La Fiesta de “Exaltación de la Santa Cruz”, que tiene lugar cada año el 14 de septiembre, fue instituida para celebrar la recuperación de la Santa Cruz, la misma en la que fue crucificado Jesucristo, obtenida en el año 614 por el emperador Heraclio, quien la logró rescatar de los persas que se la habían robado de Jerusalén.

Cuenta la tradición que, al llegar de nuevo la Santa Cruz a Jerusalén, el emperador dispuso acompañarla en solemne procesión, pero vestido con todos los lujosos ornamentos reales, y de pronto se dio cuenta de que no se podía mover y era incapaz de avanzar. Entonces el Arzobispo de Jerusalén, Zacarías, le dijo: “Es que todo ese lujo de vestidos que lleva, están en desacuerdo con el aspecto humilde y doloroso de Cristo, cuando iba cargando la cruz por estas calles”. Entonces el emperador se despojó de su manto de lujo y de su corona de oro y, descalzo, empezó a recorrer así las calles y pudo seguir en la piadosa procesión.

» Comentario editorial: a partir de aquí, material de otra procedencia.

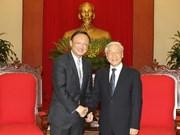 越中努力实现两国高层领导达成的协议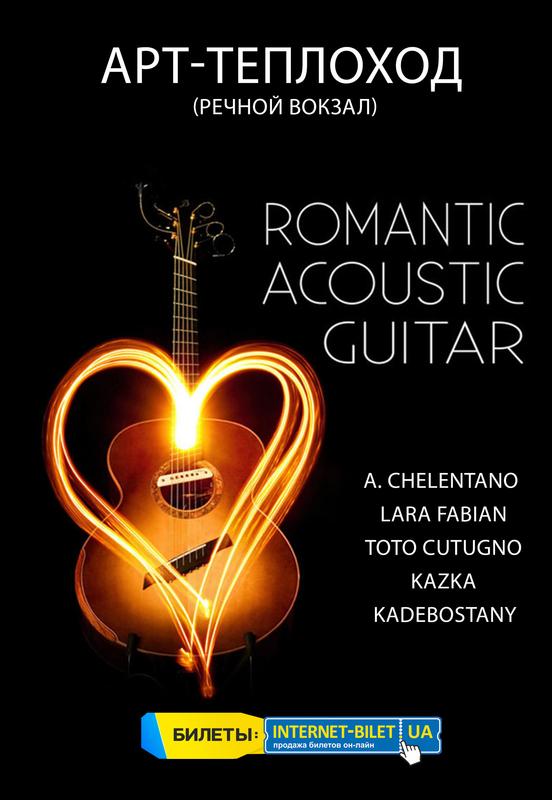 Романтическая гитара на Теплоходе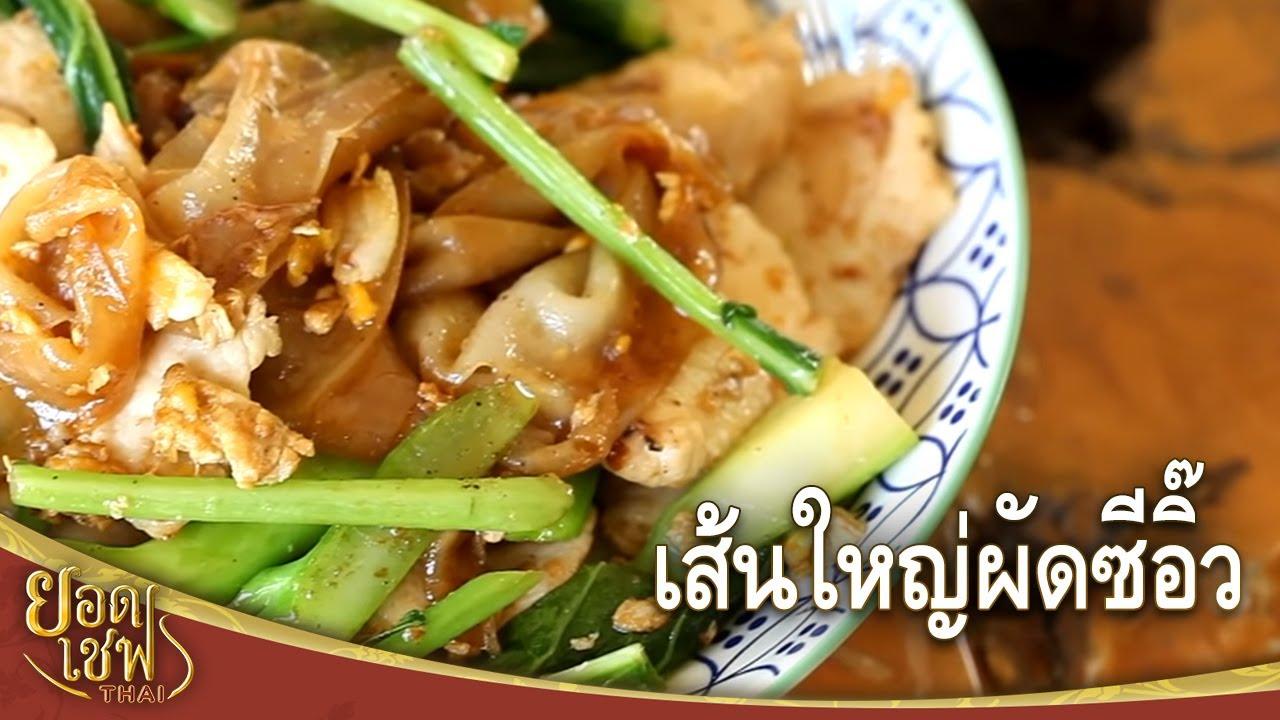 เส้นใหญ่ผัดซีอิ๊ว I ยอดเชฟไทย (Yord Chef Thai) 03-09-16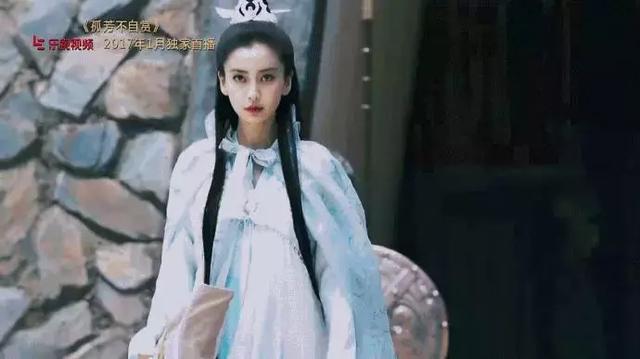 杨颖洗澡全光视频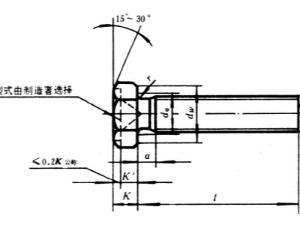 GB 29.2-88 十字槽凹穴六角头螺栓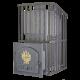 The pig-iron bathing furnace Hephaestus ZK 40 Uragan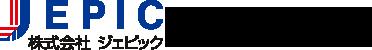 株式会社JEPIC環境機器事業部
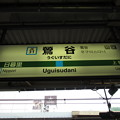#JK31 鶯谷駅 駅名標【京浜東北線 北行】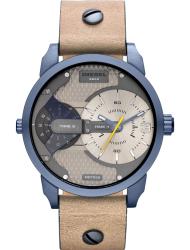 Наручные часы Diesel DZ7338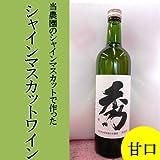 内田フルーツ農園  数量限定 山梨県産シャインマスカットでつくった『シャインマスカットワイン』 720ml (甘口)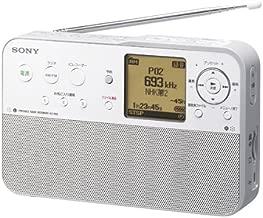 SONY Portable Radio 4GB R50 ICZ-R50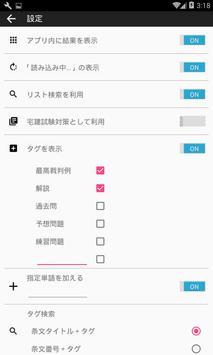 宅地建物取引業法条文帳 screenshot 4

Esta bella historia encierra una importante enseñanza que debemos aprovechar. Seguramente el emperador Heraclio, con buena intención, quiso participar en aquella procesión con sus mejores galas pensando que la ocasión lo merecía y que así honraba mejor “la Santa Cruz” recién recuperada. Sin embargo no puede dar ni un paso. ¿Cuál era el problema? No era cuestión de ropajes, sino de actitud del corazón. Dios, que conoce lo que hay en los corazones, le hizo “una señal” al emperador y, por medio del arzobispo, le invitó a humillarse ante la Cruz de Cristo. El emperador cambió su actitud y así pudo dar culto a Dios, no sólo con su presencia sino con su corazón.

Este testimonio de la tradición nos enseña que, si queremos de verdad hacer una fiesta “en honor” a Cristo crucificado, tenemos que deponer cualquier actitud de soberbia, ostentación o vanidad. “Dios resiste a los soberbios y acoge a los humildes” nos enseña la Virgen María.